Il campanile batté tetro il mesoniktikon, Vlad, troppo irrequieto, non riusciva a prender sonno. Lo stomaco gli ribolliva dell’ira sorda, l’affronto e la vergogna del bisticcio con il maestro sulla morale del suo casato; gli tremavano le ginocchia – e tuttavia gli bruciava il sangue – dei truci istanti di combattimento e della morte dell’albanese, gli dolevano ancora i muscoli per lo sforzo con la spada. Lo tormentava l’ebbro anatema dei soldati e Michail: hai ucciso, hai peccato; ma lo avevano salutato ed accolto come un uomo. Quelle emozioni si stemperarono in una pace tenebrosa: l’oscurità gli schiarì la mente, gli placò il respiro e il cuore. Il plenilunio stornò maligno dalla icona di San Nicola che vegliava da una parete sul suo riposo e di suo fratello.

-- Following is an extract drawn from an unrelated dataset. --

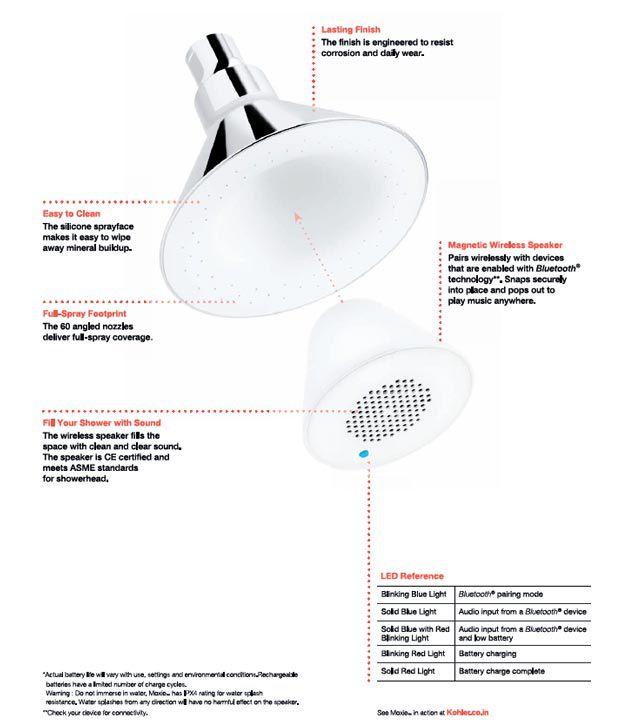 kohler moxie showerhead wireless speaker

Tacque il vento freddo, le travi si assestarono: lui, però, non riusciva ad addormentarsi.
Echi remoti dalle altre stanze si ingigantirono nella notte: passi di ronda di sentinelle, lo sferragliare di cotte d’armi, i crepitii di bracieri e fiaccole e il borbottare dei samovar.
Un raspare, un ululato e un salmodiare da una ridotta; il tinnio di un tamburello.
Rabbrividì, si rannicchiò, sperò le coltri lo nascondessero: il tam tam e la cantilena gli dolerono alle tempie, i guaiti di un animale lo trafissero di pena.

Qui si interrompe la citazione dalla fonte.